As China and its hotel industry gain prominence on the global stage, more and more foreign investors are turning their attention to this huge and extremely promising market, Chinese hotels are in desperate need of strategies to compete with the high-quality service and facilities offered by Western hotel chains.
Thanks to a pioneering study by Dr Markus Schuckert, Professor Rob Law of the School of Hotel and Tourism Management (SHTM) at The Hong Kong Polytechnic University and their co-authors, they now have the perfect solution. Based on painstaking analysis of a huge new dataset of TripAdvisor reviews, the researchers show Chinese hotel managers exactly how their hotels are falling short of international standards, and what they can do to close the gap.
China’s tourism industry is flourishing. The researchers note that the last few decades have seen not only rocketing demand, with inbound tourism increasing by 75 times since 1978, but also rapid growth in supply. In 2013, there were over 13,000 star-rated hotels in China, compared with fewer than 3,000 in 1994, and this figure continues to rise. Yet, domestic hotel companies are not the only beneficiaries. As the tourism industry becomes an ever more important driver of economic growth, its success spells good news for China as a whole.

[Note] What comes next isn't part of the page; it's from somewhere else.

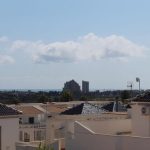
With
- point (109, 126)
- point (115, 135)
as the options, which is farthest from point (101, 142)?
point (109, 126)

However, the researchers are careful to point out that this phenomenal progress inevitably brings challenges. Chinese hotels still lag behind those in developed countries in the West. “Since the 1980s”, they write, “the Chinese hospitality industry has been suffering from overcapacity, quality issues, low efficiency and decreasing operational scale”.
“It is vital”, stress the researchers, “for domestic Chinese hotels to detect and eliminate gaps in hardware and/or service quality between themselves and foreign competitors”. Only then will they be equipped to meet the rising expectations of local consumers as well as foreign tourists.
To meet the standards offered by their foreign competitors, domestic hotel managers should take action to identify and meet the needs of their guests by carefully considering and responding to online feedback. The more detailed their responses, the better. But making guests happy is not the only reason for domestic hotels to adopt more positive management response strategies, suggest the researchers. “Managers can also learn a lot about how to further improve their services from the complaints and suggestions they receive.”
This ground-breaking study shows Chinese hotel brands precisely where they fall short of international standards, and offers the perfect solution. As the researchers note, “management response is a fact-based, cost-saving, and more effective method than allocating resources to improve product and quality standards without listening to consumers’ needs”. Given the rapid growth of China’s tourism industry as a major contributor to the economy, closing the service-quality gap between domestic and international hotel chains will ultimately enhance China’s overall economic development.